== Work task ==
Print, from the listing below, the lines starting at the line containing "Key Project Initiation" and ending at the line containing "5コマ目 | 15:50〜16:20", exactly as they stand, and print nothing else.

Top of Data for review

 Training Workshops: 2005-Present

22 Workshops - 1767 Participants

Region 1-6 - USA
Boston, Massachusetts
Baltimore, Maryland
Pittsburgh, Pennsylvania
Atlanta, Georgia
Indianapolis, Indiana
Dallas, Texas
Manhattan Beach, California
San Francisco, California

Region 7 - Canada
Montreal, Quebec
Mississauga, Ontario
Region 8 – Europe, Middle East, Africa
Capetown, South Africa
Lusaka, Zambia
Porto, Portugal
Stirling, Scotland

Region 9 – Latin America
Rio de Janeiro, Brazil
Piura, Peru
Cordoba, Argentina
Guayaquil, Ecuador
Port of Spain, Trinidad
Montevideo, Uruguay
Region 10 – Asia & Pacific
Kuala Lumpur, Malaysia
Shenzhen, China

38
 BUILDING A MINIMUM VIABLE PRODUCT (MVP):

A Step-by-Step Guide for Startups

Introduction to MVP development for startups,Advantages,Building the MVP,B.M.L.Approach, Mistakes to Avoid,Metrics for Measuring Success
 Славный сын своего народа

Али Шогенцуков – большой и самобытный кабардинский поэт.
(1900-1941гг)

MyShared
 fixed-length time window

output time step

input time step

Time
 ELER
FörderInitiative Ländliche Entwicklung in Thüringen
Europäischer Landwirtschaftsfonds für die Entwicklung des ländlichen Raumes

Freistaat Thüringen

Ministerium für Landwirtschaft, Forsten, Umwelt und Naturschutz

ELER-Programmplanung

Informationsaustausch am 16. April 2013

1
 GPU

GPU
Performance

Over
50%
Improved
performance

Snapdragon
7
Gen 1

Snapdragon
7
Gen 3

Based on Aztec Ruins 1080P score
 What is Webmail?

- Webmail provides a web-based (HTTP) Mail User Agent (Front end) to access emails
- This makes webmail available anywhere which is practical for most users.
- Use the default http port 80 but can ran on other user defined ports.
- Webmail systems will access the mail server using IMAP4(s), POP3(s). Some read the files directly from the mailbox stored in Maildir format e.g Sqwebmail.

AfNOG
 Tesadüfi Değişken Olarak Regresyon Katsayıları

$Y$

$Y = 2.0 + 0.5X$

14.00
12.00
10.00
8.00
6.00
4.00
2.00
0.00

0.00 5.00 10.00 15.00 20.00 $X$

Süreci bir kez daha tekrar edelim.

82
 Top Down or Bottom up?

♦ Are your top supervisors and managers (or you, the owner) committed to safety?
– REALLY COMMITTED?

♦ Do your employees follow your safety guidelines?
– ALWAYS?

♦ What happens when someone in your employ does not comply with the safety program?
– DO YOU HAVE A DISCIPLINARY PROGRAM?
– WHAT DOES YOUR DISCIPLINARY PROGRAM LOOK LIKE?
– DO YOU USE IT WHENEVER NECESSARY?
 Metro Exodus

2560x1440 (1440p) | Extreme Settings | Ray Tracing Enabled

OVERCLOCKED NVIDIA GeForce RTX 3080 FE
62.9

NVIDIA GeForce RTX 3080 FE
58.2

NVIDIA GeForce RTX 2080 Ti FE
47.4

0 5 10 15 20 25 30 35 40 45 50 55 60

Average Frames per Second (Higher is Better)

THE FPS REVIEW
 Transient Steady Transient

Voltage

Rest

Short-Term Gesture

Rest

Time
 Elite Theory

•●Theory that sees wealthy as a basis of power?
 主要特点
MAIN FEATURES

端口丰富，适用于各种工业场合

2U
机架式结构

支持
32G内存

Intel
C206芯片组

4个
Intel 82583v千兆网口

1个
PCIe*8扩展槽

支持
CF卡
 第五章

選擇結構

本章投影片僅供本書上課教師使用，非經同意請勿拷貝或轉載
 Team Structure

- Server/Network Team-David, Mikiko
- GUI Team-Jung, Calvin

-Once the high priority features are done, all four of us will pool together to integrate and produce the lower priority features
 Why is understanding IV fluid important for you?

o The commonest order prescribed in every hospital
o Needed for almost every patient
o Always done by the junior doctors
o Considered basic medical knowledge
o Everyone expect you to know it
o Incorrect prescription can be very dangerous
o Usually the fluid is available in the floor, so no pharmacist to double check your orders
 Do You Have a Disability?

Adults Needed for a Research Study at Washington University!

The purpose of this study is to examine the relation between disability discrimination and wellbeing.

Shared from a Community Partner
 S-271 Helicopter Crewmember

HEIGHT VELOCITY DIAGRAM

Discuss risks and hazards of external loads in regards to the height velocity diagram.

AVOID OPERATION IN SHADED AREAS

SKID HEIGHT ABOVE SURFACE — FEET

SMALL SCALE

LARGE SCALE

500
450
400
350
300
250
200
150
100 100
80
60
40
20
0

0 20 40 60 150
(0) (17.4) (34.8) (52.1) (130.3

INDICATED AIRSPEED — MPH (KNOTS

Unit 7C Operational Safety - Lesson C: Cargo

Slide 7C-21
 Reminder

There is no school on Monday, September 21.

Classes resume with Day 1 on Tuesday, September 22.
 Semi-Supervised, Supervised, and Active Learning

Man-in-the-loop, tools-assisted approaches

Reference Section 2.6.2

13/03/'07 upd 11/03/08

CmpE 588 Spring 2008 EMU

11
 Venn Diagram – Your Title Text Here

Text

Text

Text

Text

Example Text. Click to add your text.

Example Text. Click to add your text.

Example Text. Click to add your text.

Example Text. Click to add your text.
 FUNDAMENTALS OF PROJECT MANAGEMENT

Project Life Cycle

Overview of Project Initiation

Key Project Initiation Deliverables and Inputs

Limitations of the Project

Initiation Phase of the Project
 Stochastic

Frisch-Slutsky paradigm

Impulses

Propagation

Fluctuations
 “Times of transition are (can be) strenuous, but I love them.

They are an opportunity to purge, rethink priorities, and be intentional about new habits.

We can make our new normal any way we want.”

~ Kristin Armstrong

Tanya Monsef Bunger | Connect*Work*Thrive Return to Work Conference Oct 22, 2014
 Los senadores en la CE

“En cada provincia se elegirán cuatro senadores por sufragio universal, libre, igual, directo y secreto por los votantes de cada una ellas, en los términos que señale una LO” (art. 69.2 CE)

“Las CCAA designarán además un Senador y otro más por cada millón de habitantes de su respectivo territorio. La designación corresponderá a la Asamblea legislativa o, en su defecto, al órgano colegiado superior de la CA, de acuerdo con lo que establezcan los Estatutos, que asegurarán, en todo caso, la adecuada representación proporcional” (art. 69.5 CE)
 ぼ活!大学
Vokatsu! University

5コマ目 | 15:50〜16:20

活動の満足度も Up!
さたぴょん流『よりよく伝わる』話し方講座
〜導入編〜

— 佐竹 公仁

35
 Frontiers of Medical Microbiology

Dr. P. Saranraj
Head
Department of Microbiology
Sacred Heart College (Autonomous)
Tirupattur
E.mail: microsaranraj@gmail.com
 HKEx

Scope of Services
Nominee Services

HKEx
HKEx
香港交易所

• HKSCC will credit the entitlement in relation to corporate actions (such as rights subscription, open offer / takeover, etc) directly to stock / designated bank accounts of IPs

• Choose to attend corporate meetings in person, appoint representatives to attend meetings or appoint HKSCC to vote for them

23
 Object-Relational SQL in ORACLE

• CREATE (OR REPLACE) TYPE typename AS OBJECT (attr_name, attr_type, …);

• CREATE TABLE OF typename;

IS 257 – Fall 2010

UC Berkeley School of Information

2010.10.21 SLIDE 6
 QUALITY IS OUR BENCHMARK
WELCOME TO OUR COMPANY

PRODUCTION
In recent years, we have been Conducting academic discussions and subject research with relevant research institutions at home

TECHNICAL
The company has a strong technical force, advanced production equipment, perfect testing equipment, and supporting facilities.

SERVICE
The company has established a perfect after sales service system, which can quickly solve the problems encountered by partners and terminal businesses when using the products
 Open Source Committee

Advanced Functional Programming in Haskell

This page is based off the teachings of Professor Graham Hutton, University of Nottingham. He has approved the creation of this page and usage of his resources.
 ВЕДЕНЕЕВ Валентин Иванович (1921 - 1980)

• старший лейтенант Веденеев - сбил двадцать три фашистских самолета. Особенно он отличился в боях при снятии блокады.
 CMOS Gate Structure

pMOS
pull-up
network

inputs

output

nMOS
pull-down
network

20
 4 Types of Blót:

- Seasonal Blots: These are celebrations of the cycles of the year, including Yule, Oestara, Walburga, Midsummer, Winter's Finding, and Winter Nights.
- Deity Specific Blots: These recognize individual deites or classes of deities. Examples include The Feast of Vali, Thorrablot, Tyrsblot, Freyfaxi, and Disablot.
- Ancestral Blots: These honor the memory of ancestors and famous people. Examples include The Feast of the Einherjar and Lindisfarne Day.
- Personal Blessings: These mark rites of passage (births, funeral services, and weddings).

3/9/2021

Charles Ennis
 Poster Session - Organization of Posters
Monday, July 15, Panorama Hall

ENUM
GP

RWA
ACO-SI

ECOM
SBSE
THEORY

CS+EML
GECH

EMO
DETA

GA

Bottom of Data for review

== Final answer ==
Key Project Initiation Deliverables and Inputs

Limitations of the Project

Initiation Phase of the Project
 Stochastic

Frisch-Slutsky paradigm

Impulses

Propagation

Fluctuations
 “Times of transition are (can be) strenuous, but I love them.

They are an opportunity to purge, rethink priorities, and be intentional about new habits.

We can make our new normal any way we want.”

~ Kristin Armstrong

Tanya Monsef Bunger | Connect*Work*Thrive Return to Work Conference Oct 22, 2014
 Los senadores en la CE

“En cada provincia se elegirán cuatro senadores por sufragio universal, libre, igual, directo y secreto por los votantes de cada una ellas, en los términos que señale una LO” (art. 69.2 CE)

“Las CCAA designarán además un Senador y otro más por cada millón de habitantes de su respectivo territorio. La designación corresponderá a la Asamblea legislativa o, en su defecto, al órgano colegiado superior de la CA, de acuerdo con lo que establezcan los Estatutos, que asegurarán, en todo caso, la adecuada representación proporcional” (art. 69.5 CE)
 ぼ活!大学
Vokatsu! University

5コマ目 | 15:50〜16:20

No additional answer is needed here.